▸ Documenttekst
════════════════════

Zelfstandigen in zorg en welzijn

1. Inleiding

In de afgelopen jaren is het aantal zelfstandigen zonder personeel (zzp) in zorg en welzijn toegenomen. Er zijn meerdere bronnen waarin informatie over zelfstandigen is opgenomen en de cijfers op basis van deze bronnen lopen uiteen. Wens van het ministerie van Volksgezondheid, Welzijn en Sport (VWS) is om meer inzicht te krijgen in deze groep werkenden en het ministerie heeft het CBS daarom gevraagd te onderzoeken om welke aantallen het gaat, hoe de verschillende bronnen zich tot elkaar verhouden en welke bron voor welke informatiebehoefte het beste gebruikt kan worden. In dit rapport wordt daar verslag van gedaan.

De vergelijking tussen bronnen richt zich in dit onderzoek op de Enquête beroepsbevolking (EBB) en het Integraal Inkomens- en Vermogensonderzoek (IIV). Hier is voor gekozen omdat beide bronnen door het CBS gebruikt worden om te publiceren over het aantal zelfstandigen en de cijfers op basis van de EBB zijn opgenomen in AZW StatLine. Daarbij is IIV gebruikt voor het steekproefkader voor het Zelfstandigenonderzoek Zorg en Welzijn (ZZW), dat in het voorjaar 2023 voor het eerst door het CBS in het kader van het AZW onderzoeksprogramma is uitgevoerd.

════════════════════

▸ Aangeleverd materiaal
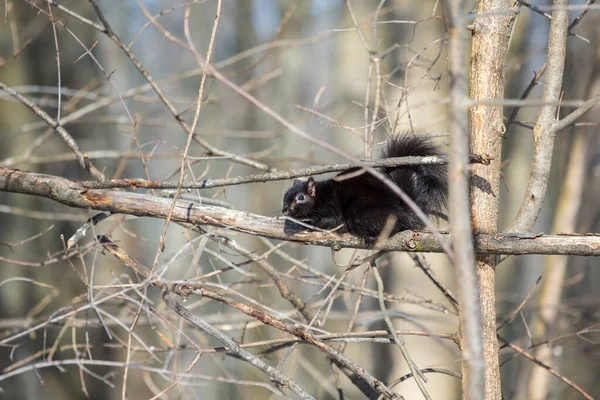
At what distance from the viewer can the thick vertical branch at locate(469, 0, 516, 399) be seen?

════════════════════

▸ De opdracht
Kopieer woordelijk het gedeelte van de tekst over zelfstandigen in zorg en welzijn van "In de afgelopen" tot en met "verslag van gedaan.". De bovenstaande regels zijn niet nodig.

▸ Uitwerking
In de afgelopen jaren is het aantal zelfstandigen zonder personeel (zzp) in zorg en welzijn toegenomen. Er zijn meerdere bronnen waarin informatie over zelfstandigen is opgenomen en de cijfers op basis van deze bronnen lopen uiteen. Wens van het ministerie van Volksgezondheid, Welzijn en Sport (VWS) is om meer inzicht te krijgen in deze groep werkenden en het ministerie heeft het CBS daarom gevraagd te onderzoeken om welke aantallen het gaat, hoe de verschillende bronnen zich tot elkaar verhouden en welke bron voor welke informatiebehoefte het beste gebruikt kan worden. In dit rapport wordt daar verslag van gedaan.